__WHAT IS BEING ASKED__.
Could you continue the guidance on 3.2% sodium citrate blood collection tubes below, starting after its last sentence?

__SUPPLIED PASSAGE__.
========================================

It is suggested that this citrate tube shortage may last until the end of 2021 and the supply recovery may not be uniform worldwide. While there may be regulatory requirements for on‐site preparation of 3.2% sodium citrate blood specimen collection methods, this provisional guidance provided is based on expert opinion and prior experience (‘wisdom of the aged’) or local coagulation research study practices. These recommendations are not intended to supersede any local or regional requirements. Note that all preanalytical variables associated with coagulation testing still exist with locally prepared citrate collection tubes, including proper collection, blood collection volume and blood to citrate ratio as well as sample transportation, processing and storage. ¹¹ , ¹² , ¹³

1.1. Recommendation #1: each laboratory must evaluate and validate new 3.2% sodium citrate blood collection tubes from commercial sources

The following recommendations are also in keeping with those of the European Federation of Clinical Chemistry and Laboratory Medicine (EFLM), which has defined basic requirements, technical aspects (e.g. evaluation of physical integrity and correct functioning of the vacuum, avoidance of safety issues and so forth), along with clinical aspects (precision, accuracy, stability of test results) that shall support laboratory professionals during the organization of blood tenders for blood collection tubes or the process of local validation before replacement of blood collection tubes. ¹⁴ Therefore:

The laboratory, at a minimum, should order an anticipated volume (3 months) of a single lot of commercially available tubes.

========================================

__AVAILABLE DATA__.
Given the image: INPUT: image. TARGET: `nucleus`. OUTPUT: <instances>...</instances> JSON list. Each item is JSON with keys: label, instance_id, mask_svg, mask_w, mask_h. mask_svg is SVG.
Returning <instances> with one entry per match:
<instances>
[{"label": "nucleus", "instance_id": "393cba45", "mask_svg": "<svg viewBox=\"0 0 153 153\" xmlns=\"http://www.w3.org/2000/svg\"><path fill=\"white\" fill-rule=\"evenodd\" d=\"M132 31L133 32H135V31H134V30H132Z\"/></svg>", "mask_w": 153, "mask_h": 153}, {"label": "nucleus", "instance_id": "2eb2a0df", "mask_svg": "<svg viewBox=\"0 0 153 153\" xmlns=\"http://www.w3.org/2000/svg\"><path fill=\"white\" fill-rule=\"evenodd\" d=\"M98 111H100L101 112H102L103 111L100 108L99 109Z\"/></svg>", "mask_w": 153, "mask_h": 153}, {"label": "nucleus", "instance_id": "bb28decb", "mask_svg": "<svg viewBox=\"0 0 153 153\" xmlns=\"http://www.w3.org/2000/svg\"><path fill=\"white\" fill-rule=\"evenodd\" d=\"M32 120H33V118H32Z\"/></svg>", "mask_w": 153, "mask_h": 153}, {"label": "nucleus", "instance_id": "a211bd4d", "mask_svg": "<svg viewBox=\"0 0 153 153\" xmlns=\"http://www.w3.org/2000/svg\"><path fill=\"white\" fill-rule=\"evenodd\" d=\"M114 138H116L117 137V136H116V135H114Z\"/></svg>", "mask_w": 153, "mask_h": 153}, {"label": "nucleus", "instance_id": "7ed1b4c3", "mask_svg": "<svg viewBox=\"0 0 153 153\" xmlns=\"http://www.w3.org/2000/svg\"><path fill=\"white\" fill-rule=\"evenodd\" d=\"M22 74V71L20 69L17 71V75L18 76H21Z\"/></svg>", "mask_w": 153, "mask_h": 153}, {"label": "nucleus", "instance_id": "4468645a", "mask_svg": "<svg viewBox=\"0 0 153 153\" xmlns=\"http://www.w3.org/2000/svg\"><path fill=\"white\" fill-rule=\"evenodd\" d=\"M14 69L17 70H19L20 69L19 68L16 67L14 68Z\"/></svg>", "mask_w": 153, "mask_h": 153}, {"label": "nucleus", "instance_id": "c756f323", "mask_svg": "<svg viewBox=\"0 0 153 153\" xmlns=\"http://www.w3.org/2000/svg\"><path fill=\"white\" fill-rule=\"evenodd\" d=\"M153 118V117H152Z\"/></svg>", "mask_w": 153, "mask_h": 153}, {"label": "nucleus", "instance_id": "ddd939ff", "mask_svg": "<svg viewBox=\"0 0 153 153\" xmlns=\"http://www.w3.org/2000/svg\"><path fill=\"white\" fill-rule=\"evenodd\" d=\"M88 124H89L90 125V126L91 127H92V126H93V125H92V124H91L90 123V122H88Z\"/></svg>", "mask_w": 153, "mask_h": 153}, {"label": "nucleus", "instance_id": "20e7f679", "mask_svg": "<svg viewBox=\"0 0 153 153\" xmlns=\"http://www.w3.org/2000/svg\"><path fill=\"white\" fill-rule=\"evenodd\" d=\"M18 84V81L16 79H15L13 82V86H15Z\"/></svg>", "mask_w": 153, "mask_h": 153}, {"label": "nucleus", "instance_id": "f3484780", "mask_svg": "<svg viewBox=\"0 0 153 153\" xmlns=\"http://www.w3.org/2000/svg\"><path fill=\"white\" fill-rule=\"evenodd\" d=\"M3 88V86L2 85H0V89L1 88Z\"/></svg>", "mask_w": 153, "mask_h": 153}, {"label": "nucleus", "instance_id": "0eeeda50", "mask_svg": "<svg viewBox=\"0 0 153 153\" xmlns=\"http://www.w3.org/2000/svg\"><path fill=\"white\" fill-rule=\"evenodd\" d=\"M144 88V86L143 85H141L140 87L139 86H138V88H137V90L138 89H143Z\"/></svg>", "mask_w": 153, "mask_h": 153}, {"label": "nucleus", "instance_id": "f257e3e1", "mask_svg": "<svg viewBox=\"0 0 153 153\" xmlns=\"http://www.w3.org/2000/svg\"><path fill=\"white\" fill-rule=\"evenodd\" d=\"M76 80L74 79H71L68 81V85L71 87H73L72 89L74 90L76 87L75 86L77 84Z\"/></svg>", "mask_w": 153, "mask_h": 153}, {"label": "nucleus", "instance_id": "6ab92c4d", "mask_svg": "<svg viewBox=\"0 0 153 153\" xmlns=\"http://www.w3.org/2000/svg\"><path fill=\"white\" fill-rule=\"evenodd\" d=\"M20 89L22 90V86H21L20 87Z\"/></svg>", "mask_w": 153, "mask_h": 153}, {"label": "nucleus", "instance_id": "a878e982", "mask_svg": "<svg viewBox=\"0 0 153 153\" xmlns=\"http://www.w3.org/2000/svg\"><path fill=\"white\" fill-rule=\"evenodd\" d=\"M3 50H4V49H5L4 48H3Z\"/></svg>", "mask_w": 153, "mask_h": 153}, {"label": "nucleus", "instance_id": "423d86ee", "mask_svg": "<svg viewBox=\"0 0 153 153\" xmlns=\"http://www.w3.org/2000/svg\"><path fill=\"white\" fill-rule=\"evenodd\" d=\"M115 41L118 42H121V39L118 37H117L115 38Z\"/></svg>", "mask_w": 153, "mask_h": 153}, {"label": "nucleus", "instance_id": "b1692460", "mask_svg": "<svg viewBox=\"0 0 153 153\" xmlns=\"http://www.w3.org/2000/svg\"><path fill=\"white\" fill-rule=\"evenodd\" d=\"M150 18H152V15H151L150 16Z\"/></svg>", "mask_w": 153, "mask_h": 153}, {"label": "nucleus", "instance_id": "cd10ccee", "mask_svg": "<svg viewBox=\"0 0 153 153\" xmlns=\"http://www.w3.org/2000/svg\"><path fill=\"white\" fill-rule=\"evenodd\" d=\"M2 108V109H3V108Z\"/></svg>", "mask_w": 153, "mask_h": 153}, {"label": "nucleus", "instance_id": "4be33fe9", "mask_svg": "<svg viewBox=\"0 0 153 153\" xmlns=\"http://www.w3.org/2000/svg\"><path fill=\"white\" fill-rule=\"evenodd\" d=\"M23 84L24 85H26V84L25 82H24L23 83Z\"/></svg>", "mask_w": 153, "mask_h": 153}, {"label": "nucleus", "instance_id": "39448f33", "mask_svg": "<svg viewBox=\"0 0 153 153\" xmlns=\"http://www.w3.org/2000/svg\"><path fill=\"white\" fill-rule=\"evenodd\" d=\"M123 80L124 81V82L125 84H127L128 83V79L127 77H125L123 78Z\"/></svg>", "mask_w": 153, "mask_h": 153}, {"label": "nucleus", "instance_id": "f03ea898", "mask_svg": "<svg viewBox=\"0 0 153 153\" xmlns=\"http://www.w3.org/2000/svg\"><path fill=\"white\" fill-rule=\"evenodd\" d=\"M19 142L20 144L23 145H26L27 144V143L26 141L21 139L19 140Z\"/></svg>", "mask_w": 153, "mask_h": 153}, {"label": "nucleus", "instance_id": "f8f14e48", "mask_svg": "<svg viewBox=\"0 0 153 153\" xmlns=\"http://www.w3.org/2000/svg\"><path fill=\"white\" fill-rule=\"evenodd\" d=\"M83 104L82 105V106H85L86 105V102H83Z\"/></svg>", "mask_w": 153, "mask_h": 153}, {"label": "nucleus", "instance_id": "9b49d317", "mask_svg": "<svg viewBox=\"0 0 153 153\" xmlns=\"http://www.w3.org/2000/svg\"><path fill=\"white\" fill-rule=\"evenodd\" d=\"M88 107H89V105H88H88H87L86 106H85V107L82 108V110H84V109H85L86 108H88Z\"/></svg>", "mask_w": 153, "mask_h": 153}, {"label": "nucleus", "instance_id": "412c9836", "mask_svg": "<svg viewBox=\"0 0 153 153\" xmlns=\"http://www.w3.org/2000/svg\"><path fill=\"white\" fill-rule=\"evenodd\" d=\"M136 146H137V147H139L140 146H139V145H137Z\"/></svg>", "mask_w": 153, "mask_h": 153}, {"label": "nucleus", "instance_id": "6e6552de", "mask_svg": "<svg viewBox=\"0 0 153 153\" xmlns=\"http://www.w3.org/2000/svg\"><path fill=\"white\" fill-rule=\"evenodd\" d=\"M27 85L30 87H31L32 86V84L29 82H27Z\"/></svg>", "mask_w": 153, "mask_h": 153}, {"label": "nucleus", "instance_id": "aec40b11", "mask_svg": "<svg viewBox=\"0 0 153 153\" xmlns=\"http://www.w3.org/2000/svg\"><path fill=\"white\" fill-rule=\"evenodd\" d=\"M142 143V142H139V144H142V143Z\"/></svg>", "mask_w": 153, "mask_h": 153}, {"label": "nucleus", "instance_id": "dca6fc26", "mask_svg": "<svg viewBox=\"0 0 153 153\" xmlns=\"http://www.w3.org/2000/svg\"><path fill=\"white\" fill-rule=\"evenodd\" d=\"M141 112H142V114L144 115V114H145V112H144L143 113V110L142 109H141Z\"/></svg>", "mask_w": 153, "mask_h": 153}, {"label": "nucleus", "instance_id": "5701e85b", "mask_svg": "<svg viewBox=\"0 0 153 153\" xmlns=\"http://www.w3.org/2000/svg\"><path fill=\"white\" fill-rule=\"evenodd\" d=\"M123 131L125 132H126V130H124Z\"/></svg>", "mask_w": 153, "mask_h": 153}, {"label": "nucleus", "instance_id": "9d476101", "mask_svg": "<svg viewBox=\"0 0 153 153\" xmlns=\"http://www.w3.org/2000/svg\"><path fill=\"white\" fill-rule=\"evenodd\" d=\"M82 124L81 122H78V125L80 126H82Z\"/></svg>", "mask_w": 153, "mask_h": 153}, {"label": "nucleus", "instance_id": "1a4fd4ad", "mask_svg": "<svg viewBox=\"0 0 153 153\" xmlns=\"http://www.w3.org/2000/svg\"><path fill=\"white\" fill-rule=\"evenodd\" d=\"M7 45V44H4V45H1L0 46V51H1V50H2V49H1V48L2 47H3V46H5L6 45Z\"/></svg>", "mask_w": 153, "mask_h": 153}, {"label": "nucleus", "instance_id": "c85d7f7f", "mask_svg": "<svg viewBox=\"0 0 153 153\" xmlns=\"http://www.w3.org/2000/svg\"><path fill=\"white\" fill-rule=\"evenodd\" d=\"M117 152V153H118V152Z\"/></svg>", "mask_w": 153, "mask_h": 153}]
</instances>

========================================

__EXPECTED ANSWER__.
The laboratory should coordinate paired sample testing with their existing lot of 3.2% sodium citrate tubes with new source citrate tubes. At least ideally 40 samples should be tested for prothrombin time/International Normalized Ratio (PT/INR), activated partial thromboplastin time (APTT), fibrinogen (FBG), D‐dimer (DD), anti‐Xa and if available, antithrombin (AT). This proposal would address the three commonly used instrument test platforms (clot‐based, immunoassay, and chromogenic). The evaluation should include:
1. Samples that cover the measurement range of each test.
2. Samples that cover anticoagulant monitoring, in particular heparins and oral vitamin K antagonists.

Further detailed indications could also be found in the EFLM document. ¹⁴

NOTE: While commercially available citrate blood collection tubes appear similar in size, the collection volume (amount of tube vacuum to aspirate blood volume) may differ so refer to the fill volume markings as noted on tube labels.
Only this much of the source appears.